Ривз принимается выкручивать запястье, выдергивать из моей хватки или, может… да, он пытается направить ствол на меня. Я опускаю одну из рук, дотягиваюсь до его пальцев. Ни одного на спусковом крючке нет. Я сильно сжимаю их. Он может развернуть пистолет, но без пальца на крючке его можно не опасаться.
Вот какая мысль у меня в голове: я держу его пальцы, значит он не сможет выстрелить. Я в безопасности.
Но эта мысль оказывается трагически неверной.
Энди Ривз делает еще один рывок. На мгновение я чувствую холодный металл на тыльной стороне ладони. Но только на мгновение. Я теперь вижу: это не пистолет. Таких длинных пистолетов не бывает. У него форма дубинки. Я слышу треск электрического разряда и одновременно чувствую боль, боль, которая перекрывает все остальное, заставляя тело сжаться, чтобы избежать еще одного удара.
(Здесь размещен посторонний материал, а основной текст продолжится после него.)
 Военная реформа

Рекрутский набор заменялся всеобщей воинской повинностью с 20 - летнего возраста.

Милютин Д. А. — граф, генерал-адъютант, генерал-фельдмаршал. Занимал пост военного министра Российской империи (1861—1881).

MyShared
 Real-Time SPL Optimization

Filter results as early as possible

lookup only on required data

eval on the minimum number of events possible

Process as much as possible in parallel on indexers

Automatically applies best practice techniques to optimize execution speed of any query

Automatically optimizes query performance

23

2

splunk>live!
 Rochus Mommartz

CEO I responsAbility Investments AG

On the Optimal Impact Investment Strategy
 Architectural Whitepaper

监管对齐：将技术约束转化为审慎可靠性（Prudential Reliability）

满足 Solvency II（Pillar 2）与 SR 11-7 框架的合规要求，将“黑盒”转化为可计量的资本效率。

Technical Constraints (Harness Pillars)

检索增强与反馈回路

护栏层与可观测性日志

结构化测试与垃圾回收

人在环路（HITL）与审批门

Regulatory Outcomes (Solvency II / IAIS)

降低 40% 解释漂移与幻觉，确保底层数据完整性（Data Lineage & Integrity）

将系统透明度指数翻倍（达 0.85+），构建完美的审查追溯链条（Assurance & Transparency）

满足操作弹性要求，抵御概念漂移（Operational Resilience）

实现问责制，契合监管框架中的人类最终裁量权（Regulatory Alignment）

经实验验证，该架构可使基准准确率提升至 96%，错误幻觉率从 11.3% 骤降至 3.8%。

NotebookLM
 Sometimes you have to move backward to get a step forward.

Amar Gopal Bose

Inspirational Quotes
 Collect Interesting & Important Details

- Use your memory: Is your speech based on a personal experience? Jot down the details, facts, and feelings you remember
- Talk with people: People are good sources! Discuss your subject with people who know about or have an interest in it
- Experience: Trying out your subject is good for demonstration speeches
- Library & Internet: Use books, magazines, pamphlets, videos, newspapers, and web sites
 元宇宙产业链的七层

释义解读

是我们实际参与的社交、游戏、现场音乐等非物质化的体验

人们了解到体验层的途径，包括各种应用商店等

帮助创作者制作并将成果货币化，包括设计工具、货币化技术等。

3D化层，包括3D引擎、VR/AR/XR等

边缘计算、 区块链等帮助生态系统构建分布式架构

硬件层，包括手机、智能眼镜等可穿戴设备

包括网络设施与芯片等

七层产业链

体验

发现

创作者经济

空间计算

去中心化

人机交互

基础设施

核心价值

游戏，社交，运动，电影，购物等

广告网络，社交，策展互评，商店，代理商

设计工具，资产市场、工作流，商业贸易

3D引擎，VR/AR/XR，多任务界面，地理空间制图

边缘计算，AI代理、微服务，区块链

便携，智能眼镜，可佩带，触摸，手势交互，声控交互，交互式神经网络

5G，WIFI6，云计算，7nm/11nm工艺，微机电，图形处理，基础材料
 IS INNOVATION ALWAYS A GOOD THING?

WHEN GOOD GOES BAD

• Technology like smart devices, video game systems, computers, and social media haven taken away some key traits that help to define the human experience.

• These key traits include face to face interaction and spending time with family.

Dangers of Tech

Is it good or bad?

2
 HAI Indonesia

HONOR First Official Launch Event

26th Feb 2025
Вольты бегут по моей руке, делая ее бесполезной.
Энди Ривз легко выдергивает запястье из моей более не существующей хватки. А потом с ликующей улыбкой приставляет это устройство – электрошокер или электрострекало для скота – к моему туловищу.
Меня бьют конвульсии.
Он делает это еще раз. Мои мышцы больше не действуют.
Ривз протягивает руку к заднему сиденью, достает какой-то предмет – не вижу что. Может быть, монтировку. Бейсбольную биту. Не знаю. Никогда не узнаю.
Он ударяет меня по голове раз, другой, а потом наступает темнота.